◆ What the task asks
Each record is to be transcribed exactly.

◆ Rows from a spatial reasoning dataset
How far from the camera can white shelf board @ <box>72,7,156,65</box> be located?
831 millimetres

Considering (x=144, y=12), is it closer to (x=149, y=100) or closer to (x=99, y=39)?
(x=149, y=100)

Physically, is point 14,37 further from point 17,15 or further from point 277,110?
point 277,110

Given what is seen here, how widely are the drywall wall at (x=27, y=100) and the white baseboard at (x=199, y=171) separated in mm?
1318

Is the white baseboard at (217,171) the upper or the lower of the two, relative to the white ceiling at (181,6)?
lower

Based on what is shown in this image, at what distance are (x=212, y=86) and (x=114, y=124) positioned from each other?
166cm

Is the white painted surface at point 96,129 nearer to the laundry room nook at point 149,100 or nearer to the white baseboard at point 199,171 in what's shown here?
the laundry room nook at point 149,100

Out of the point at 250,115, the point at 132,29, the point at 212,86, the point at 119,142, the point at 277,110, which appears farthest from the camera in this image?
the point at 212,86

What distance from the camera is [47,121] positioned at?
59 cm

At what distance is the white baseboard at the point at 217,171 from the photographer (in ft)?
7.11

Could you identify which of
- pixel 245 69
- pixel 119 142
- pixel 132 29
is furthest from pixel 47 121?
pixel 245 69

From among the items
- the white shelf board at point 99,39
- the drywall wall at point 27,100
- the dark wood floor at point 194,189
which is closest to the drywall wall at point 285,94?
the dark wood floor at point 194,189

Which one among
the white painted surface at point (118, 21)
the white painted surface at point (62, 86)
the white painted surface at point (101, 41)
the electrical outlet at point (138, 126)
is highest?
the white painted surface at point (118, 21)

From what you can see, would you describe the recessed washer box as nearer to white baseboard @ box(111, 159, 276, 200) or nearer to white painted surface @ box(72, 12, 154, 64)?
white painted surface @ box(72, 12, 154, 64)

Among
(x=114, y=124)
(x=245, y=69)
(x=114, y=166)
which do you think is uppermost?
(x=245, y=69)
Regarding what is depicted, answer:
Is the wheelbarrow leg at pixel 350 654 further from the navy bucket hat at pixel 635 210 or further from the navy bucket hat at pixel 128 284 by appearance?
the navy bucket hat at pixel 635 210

◆ Written response
How far from the camera can white shelf board @ <box>72,7,156,65</box> be located?
831 millimetres

Considering (x=144, y=12), is it closer to (x=149, y=100) or closer to (x=99, y=39)?
(x=149, y=100)

Physically, is point 14,37 further from point 17,15 or further from point 277,110?
point 277,110

Given what is seen here, how widely are the drywall wall at (x=27, y=100) and the white baseboard at (x=199, y=171) separated in mm?
1318

Is the white baseboard at (217,171) the upper or the lower of the two, relative to the white ceiling at (181,6)?
lower

Based on what is shown in this image, at what distance are (x=212, y=86) and (x=114, y=124) positioned from each other?
166cm

Is the white painted surface at point 96,129 nearer to the laundry room nook at point 149,100 or nearer to the white baseboard at point 199,171 in what's shown here?
the laundry room nook at point 149,100

Out of the point at 250,115, the point at 132,29, the point at 212,86, the point at 119,142, the point at 277,110, which appears farthest from the camera in this image?
the point at 212,86

What distance from the camera is [47,121] positioned at?
59 cm

At what distance is the white baseboard at the point at 217,171 from the photographer (in ft)?
7.11

Could you identify which of
- pixel 245 69
- pixel 119 142
- pixel 132 29
is furthest from pixel 47 121?
pixel 245 69

From among the items
- the white shelf board at point 99,39
- the drywall wall at point 27,100
- the dark wood floor at point 194,189
which is closest to the drywall wall at point 285,94?
the dark wood floor at point 194,189

Which one among
the white painted surface at point (118, 21)
the white painted surface at point (62, 86)
the white painted surface at point (101, 41)
the electrical outlet at point (138, 126)
is highest?
the white painted surface at point (118, 21)

From what you can see, would you describe the recessed washer box as nearer to white baseboard @ box(111, 159, 276, 200) or nearer to white painted surface @ box(72, 12, 154, 64)?
white painted surface @ box(72, 12, 154, 64)

Among
(x=114, y=124)
(x=245, y=69)
(x=114, y=166)
which do you think is uppermost?
(x=245, y=69)
Regarding what is depicted, answer:
Is the wheelbarrow leg at pixel 350 654 further from the navy bucket hat at pixel 635 210 or further from the navy bucket hat at pixel 128 284 by appearance?
the navy bucket hat at pixel 635 210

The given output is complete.